Before we go ahead and start today's discussion, I'd like to introduce our speakers John Melvin and Lucy Diasio.
John is a vice president within Global Treasury Management's Working Capital Consulting Group and is also a certified treasury professional dedicated to helping clients optimize their treasury processes. In his role, he works directly with both internal and external partners to support businesses through innovative execution and change management expertise.
Lucy Diasio is our additional speaker today and is our receivables group product manager primarily responsible for the strategy and development of digital receivable services, helping to further drive efficiency and convenience to both business-to-consumer and business-to-business customers. She brings more than 25 years of financial expertise within Treasury Management, previously holding leadership roles in Corporate Treasury and Banking Product Management to improve customer experiences across the receivables and depository spaces.

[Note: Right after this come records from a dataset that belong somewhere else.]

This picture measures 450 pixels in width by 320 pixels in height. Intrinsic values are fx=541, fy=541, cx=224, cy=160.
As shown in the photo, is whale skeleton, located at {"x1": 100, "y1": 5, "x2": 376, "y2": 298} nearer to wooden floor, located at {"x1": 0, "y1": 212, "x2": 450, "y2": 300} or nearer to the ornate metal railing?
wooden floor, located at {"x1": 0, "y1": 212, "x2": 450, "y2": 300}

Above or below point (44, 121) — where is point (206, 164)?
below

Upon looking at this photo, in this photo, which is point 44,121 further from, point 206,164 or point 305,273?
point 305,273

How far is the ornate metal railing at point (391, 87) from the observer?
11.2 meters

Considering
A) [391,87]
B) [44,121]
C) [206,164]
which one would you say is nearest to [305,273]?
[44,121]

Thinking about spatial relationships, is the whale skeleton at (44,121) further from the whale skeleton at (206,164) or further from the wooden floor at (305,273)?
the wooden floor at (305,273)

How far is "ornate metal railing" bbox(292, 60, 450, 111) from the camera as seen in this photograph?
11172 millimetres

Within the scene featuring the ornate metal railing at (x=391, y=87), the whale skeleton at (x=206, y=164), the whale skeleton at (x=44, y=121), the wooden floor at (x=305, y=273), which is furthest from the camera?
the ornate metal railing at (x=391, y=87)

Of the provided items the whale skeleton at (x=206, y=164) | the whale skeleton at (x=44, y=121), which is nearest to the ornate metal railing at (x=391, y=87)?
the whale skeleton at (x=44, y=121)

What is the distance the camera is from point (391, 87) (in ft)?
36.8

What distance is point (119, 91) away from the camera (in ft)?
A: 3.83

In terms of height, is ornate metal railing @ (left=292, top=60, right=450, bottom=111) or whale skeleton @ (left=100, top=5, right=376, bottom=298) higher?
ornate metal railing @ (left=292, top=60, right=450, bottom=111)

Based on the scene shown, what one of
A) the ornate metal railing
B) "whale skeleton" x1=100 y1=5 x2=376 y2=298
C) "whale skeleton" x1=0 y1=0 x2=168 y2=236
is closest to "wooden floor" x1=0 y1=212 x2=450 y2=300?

We're extremely excited to have both of them with us today. So with that, I will hand it over to you, John.
Thanks so much, Brianna. And welcome everyone today. Greatly appreciate your time and attendance. On behalf of Lucy and myself, we're glad you're here.
Hey, as we look at AI, what do we think about when you hear the term AI? Because there's a lot of different things that go on through my mind in terms of just the applicability across the board, whether it's with Google Home, Alexa, or other activities, if you will.
But I think it really hit home for me recently with my cousin that lives in Phoenix. He was telling about this experience he had. It was really incredible because he went and bought a car all online. Never did a test drive, never even saw the vehicle until it showed up in front of his house. He logged in to the dealer website, engaged with a chat bot in terms of what he was looking for and what he was looking to spend on a new vehicle. The system came back, analyzed his information, approved his credit information and all that. And next thing you know, 48 hours later, he has a brand new car that's sitting in his front driveway.
And I think this is just really interesting of where we are today relative to all the activity that we don't even know that goes on in the background. I mean, I don't know. Lucy, what do you think? When you hear the term AI, what does it mean to you?
Well, it is easy to go to a consumer example like you just had. But because I'm on the receivables side, I think about a receivables example. And I think about receiving payments from a trading partner.
As everybody knows, electronic payments are increasing. And that's going up and up every single day. So a lot of times electronic payments don't have any remittance associated with it. Or they have remittance in the addenda, but it's not something I can decipher. So receivables folks have to go and figure it out. And that's normally-- either it's a pain to do or it's time consuming.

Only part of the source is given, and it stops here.